YOUR INSTRUCTIONS: Transcribe the text of every item below word for word, omitting the pictures.
Start of MATERIAL FOR THIS TASK
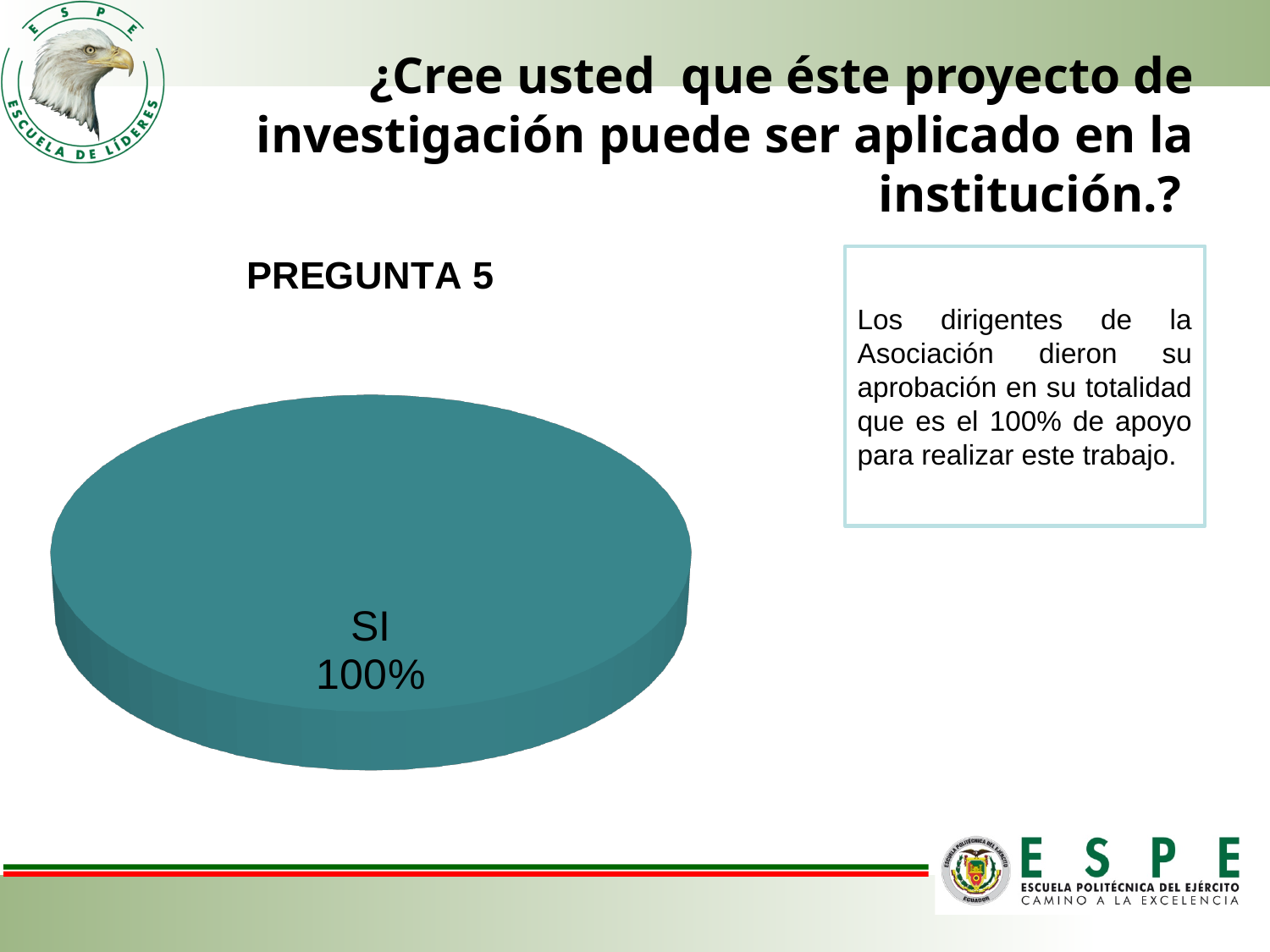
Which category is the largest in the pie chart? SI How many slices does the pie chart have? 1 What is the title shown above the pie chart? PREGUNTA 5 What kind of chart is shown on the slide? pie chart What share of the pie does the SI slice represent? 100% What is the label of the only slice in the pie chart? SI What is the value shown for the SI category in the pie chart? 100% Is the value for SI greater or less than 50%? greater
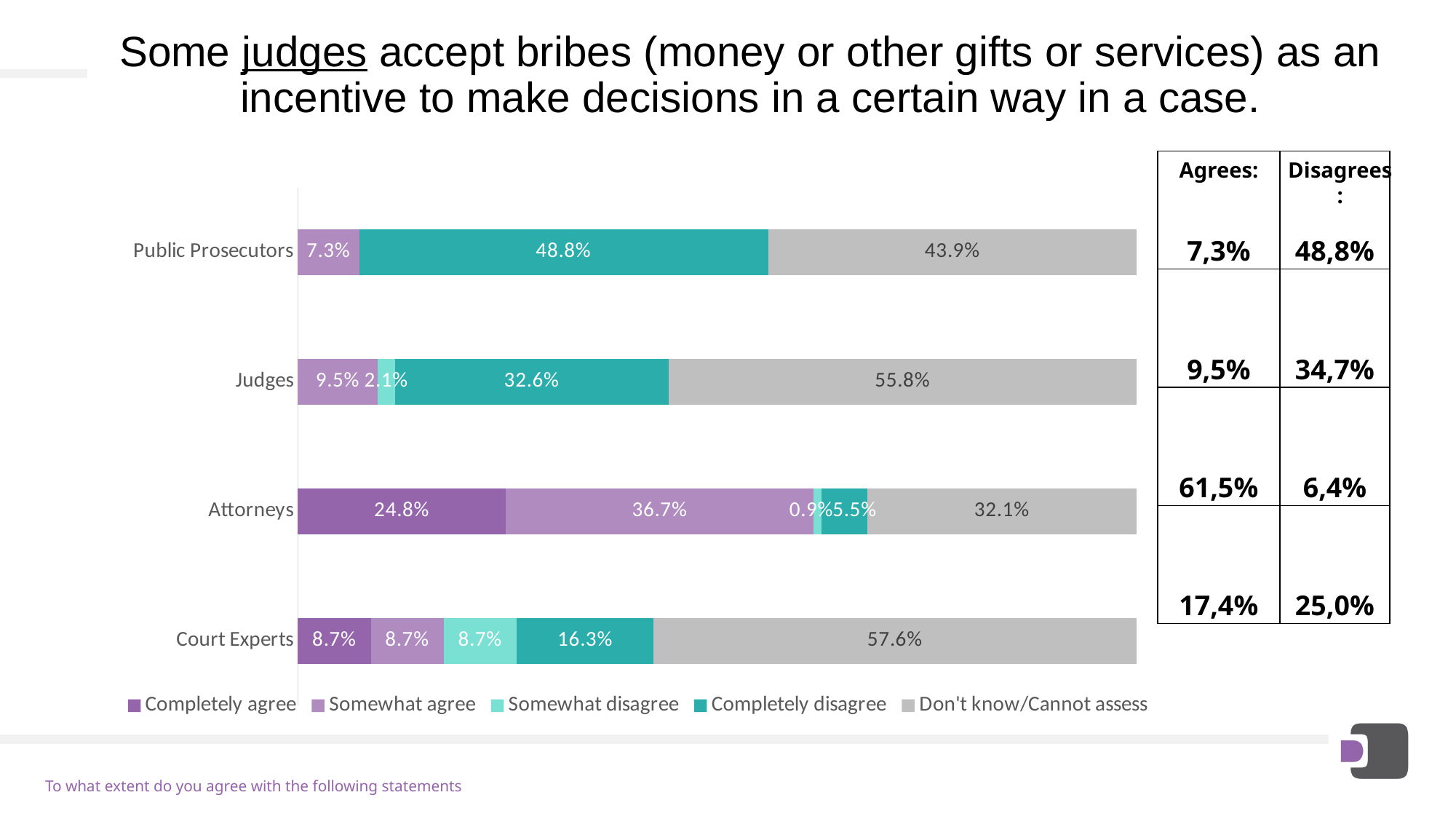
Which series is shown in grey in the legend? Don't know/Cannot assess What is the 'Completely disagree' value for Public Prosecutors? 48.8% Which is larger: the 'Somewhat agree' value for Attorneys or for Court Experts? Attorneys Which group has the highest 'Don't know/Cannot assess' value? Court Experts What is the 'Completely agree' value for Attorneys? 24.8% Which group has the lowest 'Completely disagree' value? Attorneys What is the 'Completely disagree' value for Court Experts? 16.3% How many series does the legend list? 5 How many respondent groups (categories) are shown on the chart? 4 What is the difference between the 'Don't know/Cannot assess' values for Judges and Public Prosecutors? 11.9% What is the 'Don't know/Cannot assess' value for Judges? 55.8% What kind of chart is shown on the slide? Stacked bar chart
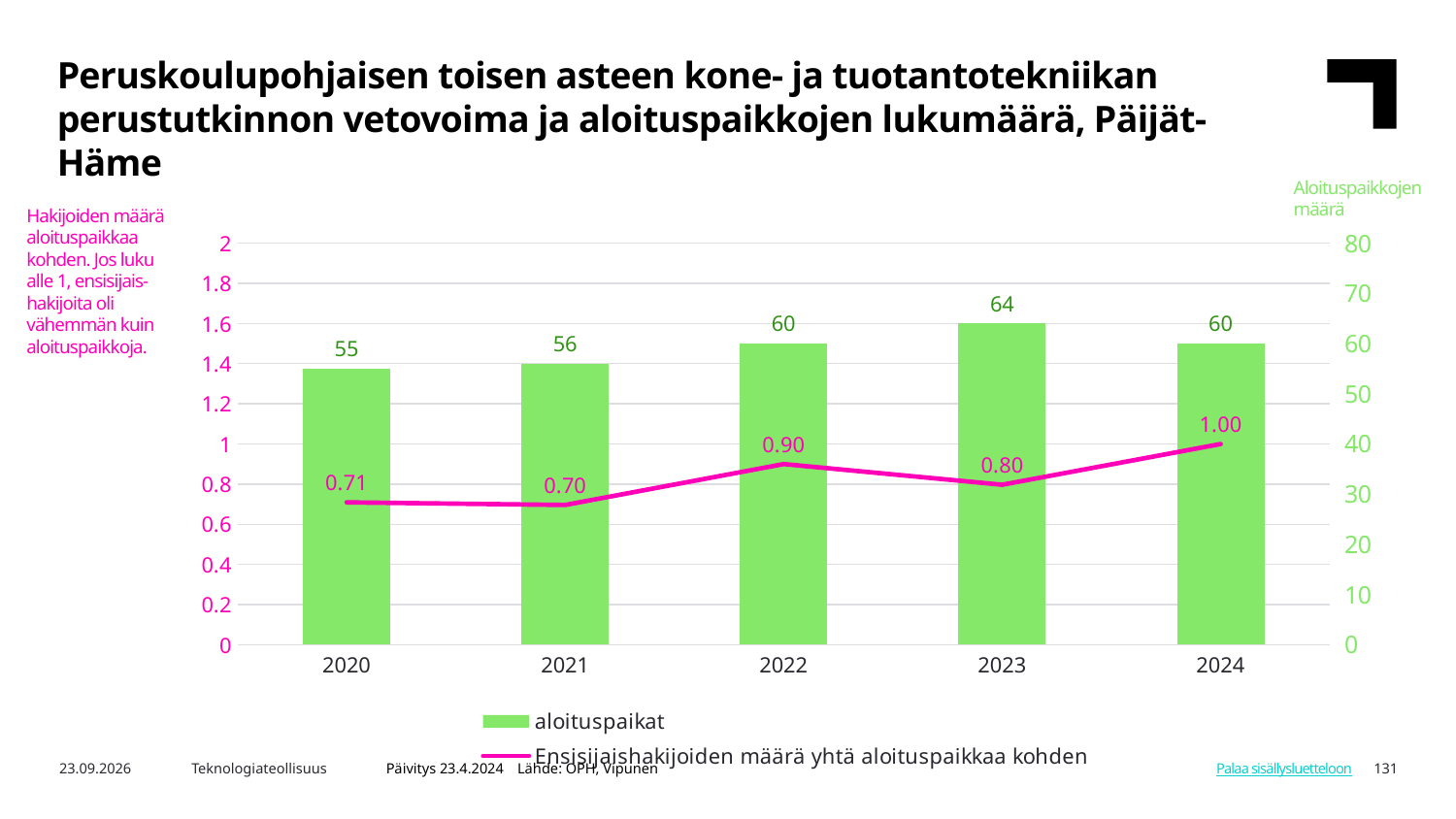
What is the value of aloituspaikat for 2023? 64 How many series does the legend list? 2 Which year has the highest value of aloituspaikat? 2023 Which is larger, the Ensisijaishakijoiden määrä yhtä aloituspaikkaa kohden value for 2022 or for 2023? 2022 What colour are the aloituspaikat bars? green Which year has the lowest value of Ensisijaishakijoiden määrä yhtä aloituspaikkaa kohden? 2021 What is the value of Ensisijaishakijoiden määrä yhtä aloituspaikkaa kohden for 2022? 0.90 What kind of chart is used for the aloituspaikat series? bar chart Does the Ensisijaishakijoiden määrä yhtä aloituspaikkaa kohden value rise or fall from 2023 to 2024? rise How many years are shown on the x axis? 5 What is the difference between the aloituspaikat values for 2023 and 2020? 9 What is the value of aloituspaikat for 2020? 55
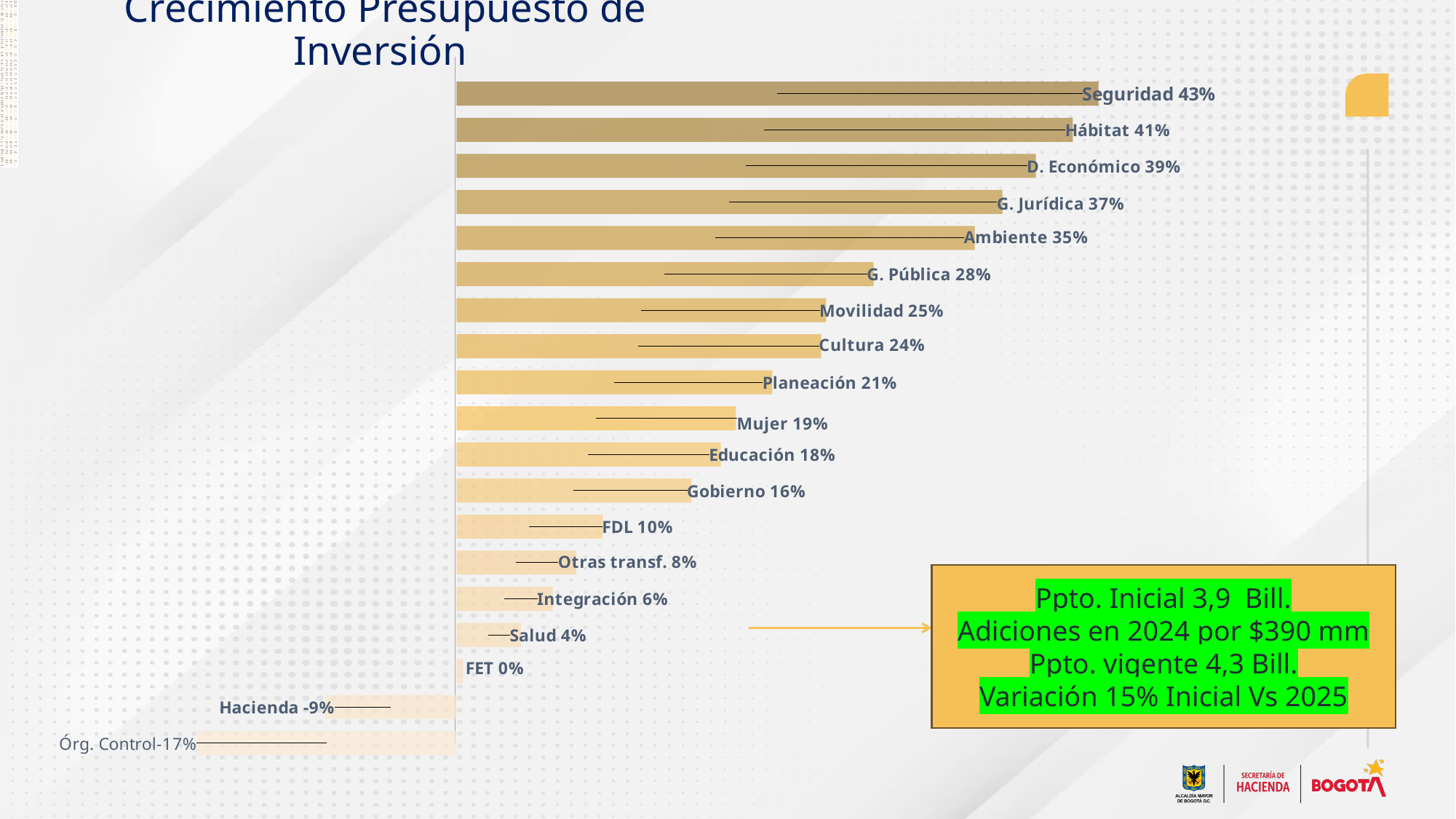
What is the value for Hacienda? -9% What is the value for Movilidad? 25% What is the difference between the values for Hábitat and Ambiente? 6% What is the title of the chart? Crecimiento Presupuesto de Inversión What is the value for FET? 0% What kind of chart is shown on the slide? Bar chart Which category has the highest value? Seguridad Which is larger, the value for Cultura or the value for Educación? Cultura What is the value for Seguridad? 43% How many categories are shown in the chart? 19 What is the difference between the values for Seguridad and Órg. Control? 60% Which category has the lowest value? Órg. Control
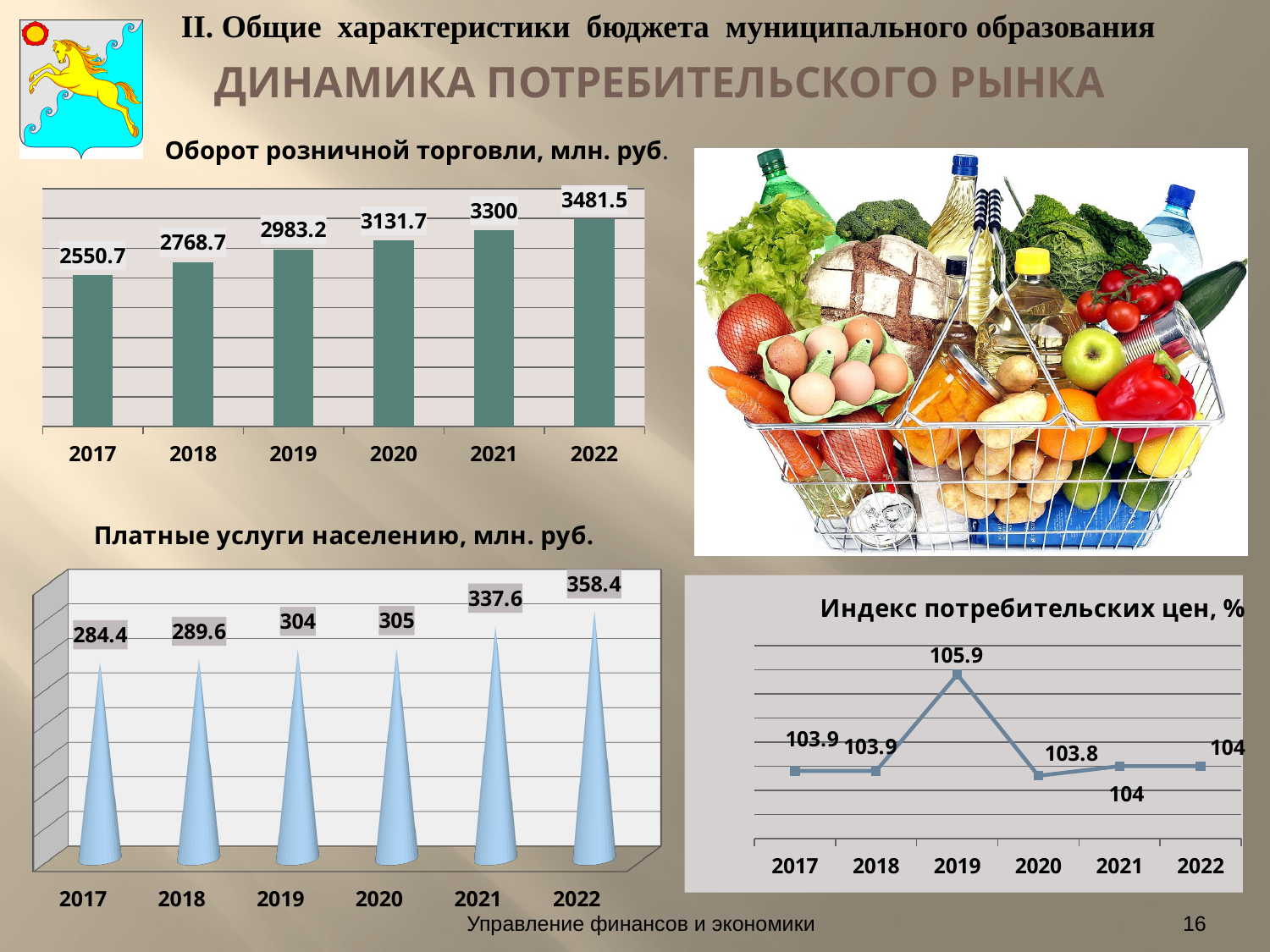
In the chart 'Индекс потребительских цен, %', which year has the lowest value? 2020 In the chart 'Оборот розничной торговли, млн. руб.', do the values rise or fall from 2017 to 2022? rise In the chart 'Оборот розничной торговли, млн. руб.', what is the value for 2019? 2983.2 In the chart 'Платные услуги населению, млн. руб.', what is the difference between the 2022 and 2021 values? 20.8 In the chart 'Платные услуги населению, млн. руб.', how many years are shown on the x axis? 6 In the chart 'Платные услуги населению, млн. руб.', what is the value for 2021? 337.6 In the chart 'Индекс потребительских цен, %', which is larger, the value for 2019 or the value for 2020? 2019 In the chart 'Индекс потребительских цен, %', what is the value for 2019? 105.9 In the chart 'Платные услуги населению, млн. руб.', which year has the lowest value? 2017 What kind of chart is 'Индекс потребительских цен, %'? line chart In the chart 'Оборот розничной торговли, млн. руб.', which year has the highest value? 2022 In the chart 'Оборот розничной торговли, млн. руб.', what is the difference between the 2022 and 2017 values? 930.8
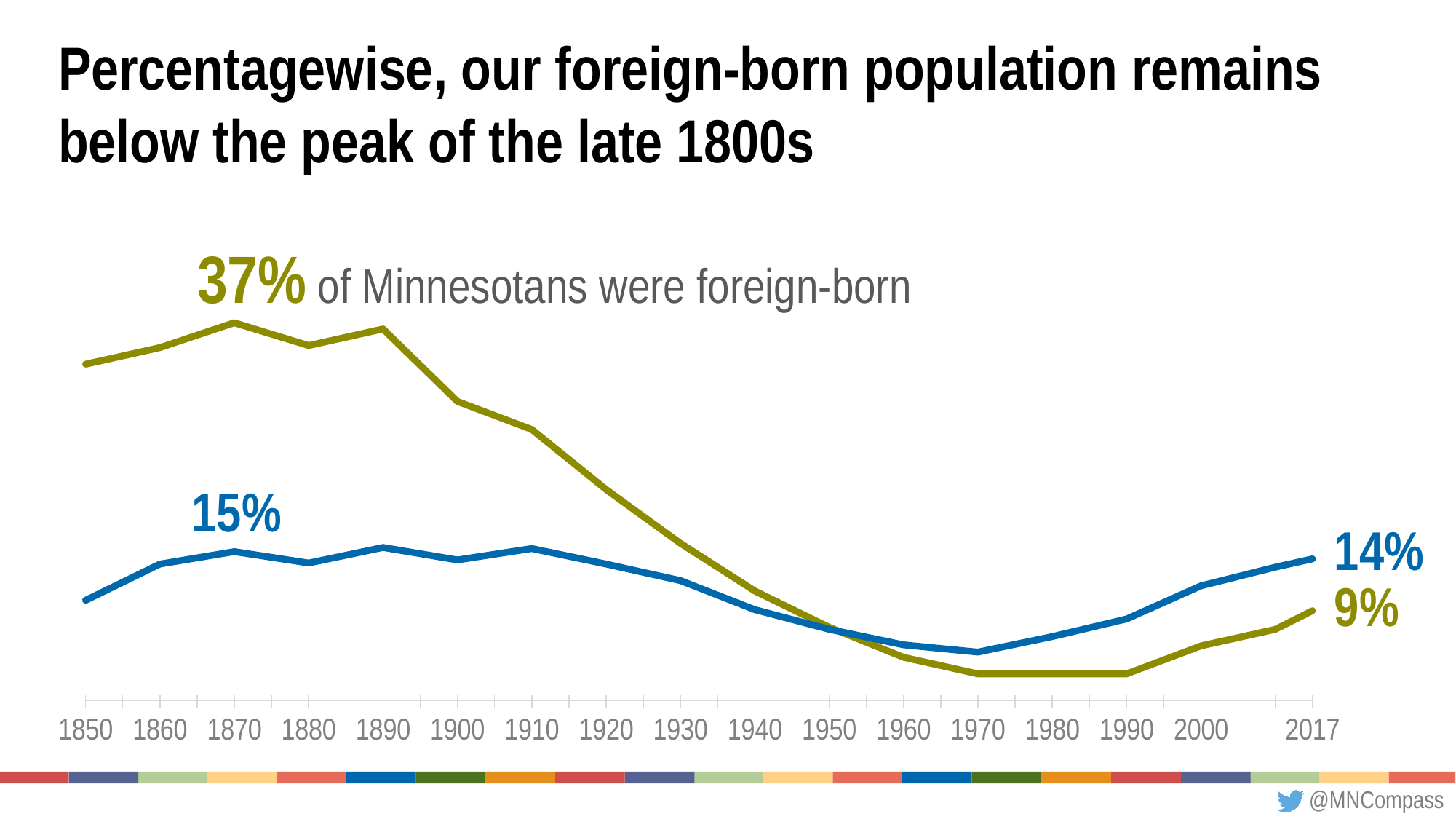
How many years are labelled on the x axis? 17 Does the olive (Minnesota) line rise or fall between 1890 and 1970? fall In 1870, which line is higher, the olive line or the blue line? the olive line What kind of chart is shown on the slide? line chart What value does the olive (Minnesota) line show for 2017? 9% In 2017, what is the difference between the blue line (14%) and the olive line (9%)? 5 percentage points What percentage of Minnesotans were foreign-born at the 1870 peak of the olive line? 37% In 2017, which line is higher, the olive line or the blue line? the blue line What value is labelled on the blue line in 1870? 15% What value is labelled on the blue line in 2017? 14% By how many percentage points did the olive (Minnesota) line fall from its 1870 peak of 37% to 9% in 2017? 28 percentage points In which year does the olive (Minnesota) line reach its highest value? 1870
End of MATERIAL FOR THIS TASK
SOLUTION TO THE PROBLEM:
Which category is the largest in the pie chart? SI How many slices does the pie chart have? 1 What is the title shown above the pie chart? PREGUNTA 5 What kind of chart is shown on the slide? pie chart What share of the pie does the SI slice represent? 100% What is the label of the only slice in the pie chart? SI What is the value shown for the SI category in the pie chart? 100% Is the value for SI greater or less than 50%? greater
Which series is shown in grey in the legend? Don't know/Cannot assess What is the 'Completely disagree' value for Public Prosecutors? 48.8% Which is larger: the 'Somewhat agree' value for Attorneys or for Court Experts? Attorneys Which group has the highest 'Don't know/Cannot assess' value? Court Experts What is the 'Completely agree' value for Attorneys? 24.8% Which group has the lowest 'Completely disagree' value? Attorneys What is the 'Completely disagree' value for Court Experts? 16.3% How many series does the legend list? 5 How many respondent groups (categories) are shown on the chart? 4 What is the difference between the 'Don't know/Cannot assess' values for Judges and Public Prosecutors? 11.9% What is the 'Don't know/Cannot assess' value for Judges? 55.8% What kind of chart is shown on the slide? Stacked bar chart
What is the value of aloituspaikat for 2023? 64 How many series does the legend list? 2 Which year has the highest value of aloituspaikat? 2023 Which is larger, the Ensisijaishakijoiden määrä yhtä aloituspaikkaa kohden value for 2022 or for 2023? 2022 What colour are the aloituspaikat bars? green Which year has the lowest value of Ensisijaishakijoiden määrä yhtä aloituspaikkaa kohden? 2021 What is the value of Ensisijaishakijoiden määrä yhtä aloituspaikkaa kohden for 2022? 0.90 What kind of chart is used for the aloituspaikat series? bar chart Does the Ensisijaishakijoiden määrä yhtä aloituspaikkaa kohden value rise or fall from 2023 to 2024? rise How many years are shown on the x axis? 5 What is the difference between the aloituspaikat values for 2023 and 2020? 9 What is the value of aloituspaikat for 2020? 55
What is the value for Hacienda? -9% What is the value for Movilidad? 25% What is the difference between the values for Hábitat and Ambiente? 6% What is the title of the chart? Crecimiento Presupuesto de Inversión What is the value for FET? 0% What kind of chart is shown on the slide? Bar chart Which category has the highest value? Seguridad Which is larger, the value for Cultura or the value for Educación? Cultura What is the value for Seguridad? 43% How many categories are shown in the chart? 19 What is the difference between the values for Seguridad and Órg. Control? 60% Which category has the lowest value? Órg. Control
In the chart 'Индекс потребительских цен, %', which year has the lowest value? 2020 In the chart 'Оборот розничной торговли, млн. руб.', do the values rise or fall from 2017 to 2022? rise In the chart 'Оборот розничной торговли, млн. руб.', what is the value for 2019? 2983.2 In the chart 'Платные услуги населению, млн. руб.', what is the difference between the 2022 and 2021 values? 20.8 In the chart 'Платные услуги населению, млн. руб.', how many years are shown on the x axis? 6 In the chart 'Платные услуги населению, млн. руб.', what is the value for 2021? 337.6 In the chart 'Индекс потребительских цен, %', which is larger, the value for 2019 or the value for 2020? 2019 In the chart 'Индекс потребительских цен, %', what is the value for 2019? 105.9 In the chart 'Платные услуги населению, млн. руб.', which year has the lowest value? 2017 What kind of chart is 'Индекс потребительских цен, %'? line chart In the chart 'Оборот розничной торговли, млн. руб.', which year has the highest value? 2022 In the chart 'Оборот розничной торговли, млн. руб.', what is the difference between the 2022 and 2017 values? 930.8
How many years are labelled on the x axis? 17 Does the olive (Minnesota) line rise or fall between 1890 and 1970? fall In 1870, which line is higher, the olive line or the blue line? the olive line What kind of chart is shown on the slide? line chart What value does the olive (Minnesota) line show for 2017? 9% In 2017, what is the difference between the blue line (14%) and the olive line (9%)? 5 percentage points What percentage of Minnesotans were foreign-born at the 1870 peak of the olive line? 37% In 2017, which line is higher, the olive line or the blue line? the blue line What value is labelled on the blue line in 1870? 15% What value is labelled on the blue line in 2017? 14% By how many percentage points did the olive (Minnesota) line fall from its 1870 peak of 37% to 9% in 2017? 28 percentage points In which year does the olive (Minnesota) line reach its highest value? 1870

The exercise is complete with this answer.